WHEN Sadie Jemmett performs Don’t Silence Me live, she’s accompanied by 1000s of backing singers from around the world – in her mind, that is.

A defiant rallying cry against sexual violence, Jemmett originally wrote the #MeToo anthem for film and TV actress Mhairi Morrison.

Banchory-born Morrison, a star of Casualty and ITV thriller Missing, had told Jemmett that an “extremely prominent” French film director had assaulted her in the early 2000s, just a fortnight after the two friends completed their studies at drama school in Paris.

Morrison first told her story publicly on a crowd-funding page to make a video for Jemmett’s strident song.

Directed by filmmaker Jenn Page, the video was first shown at an event in Los Angeles to coincide with International Women’s Day in March before showings in Paris, London and the Royal Conservatoire of Scotland in Glasgow, where Morrison was a student.

The women feature in the video alongside around 40 survivors of sexual violence, many of whom, like artist-actress Lili Bernard, have previously gone public with their claims against high-profile figures.

“Don’t Silence Me has a life of its own now,” says Jemmett from her home in Sussex. “It got picked up by lots of news channels and it consequently got a lot of views and a lot of support, and continues to do that.
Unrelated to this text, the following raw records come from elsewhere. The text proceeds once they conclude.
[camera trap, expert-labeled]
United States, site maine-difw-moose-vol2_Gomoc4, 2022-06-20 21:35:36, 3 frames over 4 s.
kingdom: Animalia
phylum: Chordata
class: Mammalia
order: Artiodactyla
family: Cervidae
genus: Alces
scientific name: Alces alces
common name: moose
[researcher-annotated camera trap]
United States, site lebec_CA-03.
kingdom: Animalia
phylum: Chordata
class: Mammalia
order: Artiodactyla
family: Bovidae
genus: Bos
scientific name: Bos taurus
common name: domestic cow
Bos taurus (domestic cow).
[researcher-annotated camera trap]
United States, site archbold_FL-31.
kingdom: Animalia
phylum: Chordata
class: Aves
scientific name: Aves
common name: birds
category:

There’s a website and a Facebook page, which are very positive places for people to go and respond to the issues in the video.”

Jemmett adds: “Writing the song, it was a case of my friend needing help to find her voice again; she’d been silent for years. When I play it now, I can hear all these other people singing it alongside me. There’s a lot of love for it and it doesn’t feel like it belongs to me any more.”

Jemmett and Los Angeles-based Morrison hope the song will continue to help inspire discussion and empower survivors.

For now Jemmett’s focus is on Phoenix, her third solo album.

Back before drama school, Jemmett had played in a number of bands, the first of which were the African Ambassadors, a band of Jamaican reggae musicians based in Edinburgh, where her mother lived.

“I was about 16 and was supposed to be doing my Highers at Telford College,” she says.

“I wasn’t – I was hanging around bars watching bands. I just said to them: ‘You need backing singers’, and I was in. We played colleges, universities and once, a festival just outside of Edinburgh with Desmond Dekker on the same bill – that was a huge deal.”

Jemmett had played guitar and sang since the age of 11. Then, making music gave her comfort from an unsettled life with a succession of families due to her mother’s poor health. Later, as she bounced around Europe, it would help her survive.

“Though I would go back to Edinburgh for years to visit my mum, I was a bit of a teenage runaway,” she says. “After the Ambassadors, I went on to Switzerland and then to Berlin. I was in bands, I was a busker. After my dad died at 18, that’s how I got through financially and emotionally.”

Only when she went to drama school in Paris did Jemmett begin to consider pursuing music seriously, first writing for theatre productions such as the Moliere Award-wining Resonances, starring French screen icon Irene Jacob.

After Making Sense, a track from Resonances, became playlisted on French radio, the multi-instrumentalist went on to release The Blacksmith’s Girl in 2013 and 2015’s London Love Songs; two late night albums which were a hit on the London jazz circuit.

Recorded by Cowboy Junkies regular Joby Baker in Canada, Phoenix is more expansive musically and thematically, with the atmospheric Good Friday dealing with the death of her mother, classic rocker Rescue Street the delusions of Tinder and the wrenching Leonard’s Waltz recalling the last time she saw an old friend, a fellow Leonard Cohen fan who was terminally ill.

Not for nothing is the record called Phoenix, with Jemmett losing three people in the months she wrote it.

The personal and the political come together in The Wilder Shores Of Love, a ballad inspired by the ongoing refugee crisis.

“I had read about a Syrian guy who’d lost his home and been separated from his wife and children,” says Jemmett, noting she intends to play Scottish gigs in the coming months.

“I thought: ‘Who am I to write about this man when I don’t know what he’s going through?’ But there’s a line in the song when he talks about his wife: ‘I wear her absence like a uniform that drives me on’.

“When I wrote that, I was thinking about how much I miss my mother. I know what it is to wear the absence of somebody every day – and to keep going.”